Ольга качает головой:
– Ты парней дерьмом собираешься поить? Бога побойся, они за тебя в хлам калечатся…
– Парням патроны нужнее выпивки, – Зайка отмахивается, а потом вздыхает: – Ладно, половину у химика закупи. Стерва ты все же.
Она кивает, наученная опытом: больше не выторговать.
Банда – общий котел. Каждый ублюдок занят своим промыслом и отстегивает в общак долю. Зато еда и выпивка в чайхане для ублюдков задаром, и бесценное знание – если вдруг что, за тебя впрягутся, как и ты впряжешься за своего в любой час дня и ночи. Но у котла есть хозяин. Хозяин требует от своих ублюдков армейской дисциплины. Интересы банды превыше всего, и это он, хозяин, решает, какой у банды сегодня интерес.
Да, он весь этот квартал считает своим. Это единственный уголок во всем мироздании, где матерый самец чувствует себя вольно, дышит полной грудью, режет овец, охотится на других самцов, любит каждую пядь этого заснеженного, ветреного, промозглого, хмурого и заплеванного кровавой харкотой леса. Каждая тварь в русской части квартала отстегивает хозяину, а хозяин блюдет порядок. У него с десяток лежек в этих переулках, и все даже Ольга не знает. Матерого Зайку находят, только когда он сам хочет, чтобы его нашли. По его слову подворотни квартала обагряются кровью, по его слову свои казнят своего за предательство. Ублюдкам нужен твердый кулак – как без него? В этих подворотнях никогда дела по-другому не делались. С тех пор как оказался в квартале 20/20, Зайка ни во что не верит, кроме мощи кулаков. С ними нужно отстаивать свою ублюдскую честь – мочить проклятых гнид-поляков и прочую латинскую шваль, нагибать Шимона все ниже, все ближе к земле, держать китайцев в узде. И потому китайский героин на русских улицах приводит его в такое бешенство.

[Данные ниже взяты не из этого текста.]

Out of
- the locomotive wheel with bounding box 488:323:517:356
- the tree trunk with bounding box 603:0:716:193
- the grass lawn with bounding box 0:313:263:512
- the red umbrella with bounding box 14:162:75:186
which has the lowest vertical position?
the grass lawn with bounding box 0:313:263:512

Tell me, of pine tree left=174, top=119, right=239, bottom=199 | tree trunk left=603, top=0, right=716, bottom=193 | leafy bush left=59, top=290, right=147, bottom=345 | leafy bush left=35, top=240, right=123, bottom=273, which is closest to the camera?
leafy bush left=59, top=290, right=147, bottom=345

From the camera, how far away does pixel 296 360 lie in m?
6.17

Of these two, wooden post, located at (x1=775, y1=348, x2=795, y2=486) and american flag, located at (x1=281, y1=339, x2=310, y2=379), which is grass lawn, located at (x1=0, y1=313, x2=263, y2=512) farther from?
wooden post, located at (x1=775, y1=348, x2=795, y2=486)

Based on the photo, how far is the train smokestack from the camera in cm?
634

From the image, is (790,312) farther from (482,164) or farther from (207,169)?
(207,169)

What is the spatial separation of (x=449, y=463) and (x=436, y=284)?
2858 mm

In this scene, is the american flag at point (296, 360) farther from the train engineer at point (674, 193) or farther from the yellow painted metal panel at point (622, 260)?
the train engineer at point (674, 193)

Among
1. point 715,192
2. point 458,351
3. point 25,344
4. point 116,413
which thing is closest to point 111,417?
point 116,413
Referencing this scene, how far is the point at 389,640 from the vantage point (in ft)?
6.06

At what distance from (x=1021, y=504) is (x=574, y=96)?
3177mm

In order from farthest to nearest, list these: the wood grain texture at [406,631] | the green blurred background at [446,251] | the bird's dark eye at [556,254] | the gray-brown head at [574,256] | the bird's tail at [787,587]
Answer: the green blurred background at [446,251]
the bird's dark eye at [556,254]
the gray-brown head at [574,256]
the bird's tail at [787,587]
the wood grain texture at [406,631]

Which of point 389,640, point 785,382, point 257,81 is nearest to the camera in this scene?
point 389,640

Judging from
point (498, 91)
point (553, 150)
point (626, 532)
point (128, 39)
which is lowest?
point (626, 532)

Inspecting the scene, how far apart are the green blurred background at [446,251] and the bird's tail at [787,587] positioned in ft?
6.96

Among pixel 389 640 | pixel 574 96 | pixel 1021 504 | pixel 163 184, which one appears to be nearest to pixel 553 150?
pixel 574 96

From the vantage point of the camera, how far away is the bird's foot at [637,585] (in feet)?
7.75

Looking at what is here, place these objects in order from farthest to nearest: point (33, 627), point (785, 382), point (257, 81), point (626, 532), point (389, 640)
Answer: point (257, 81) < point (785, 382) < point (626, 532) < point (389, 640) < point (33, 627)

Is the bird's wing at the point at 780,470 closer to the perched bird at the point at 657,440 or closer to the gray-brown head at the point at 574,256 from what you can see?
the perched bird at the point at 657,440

Зайка наблюдает за Ольгой – она покачивает ногой, потягивает виски. Он доливает в кружку остатки водки. Ну вот, прикончил бутылку – и в голове сразу родилась светлая мыслишка. Он вдруг говорит:
– А ты, случаем, не помогаешь Федьке Африканцу китайское говно толкать?
Ольга на долю секунды замирает, сжимая пальцами стакан. За кого она так перепугалась: за себя или за Африканца? У Зайки все всегда сходится, как пазл. Он встает, накидывает свою куртку полярника с меховой опушкой.
– За что ты так со мной? – Она с обидой захлопывает ноутбук.
– А ты думала как? Я все вижу. За Федьку трясешься? Дупло у тебя чешется? Или что там у тебя, хлюпалка? Жареным пахнет, Олька, жареным.
Зайка, безносый и ужасный, усмехается и уходит – нужно впасть в спячку на двенадцать часов. За двенадцать часов мир, авось, без него не рухнет.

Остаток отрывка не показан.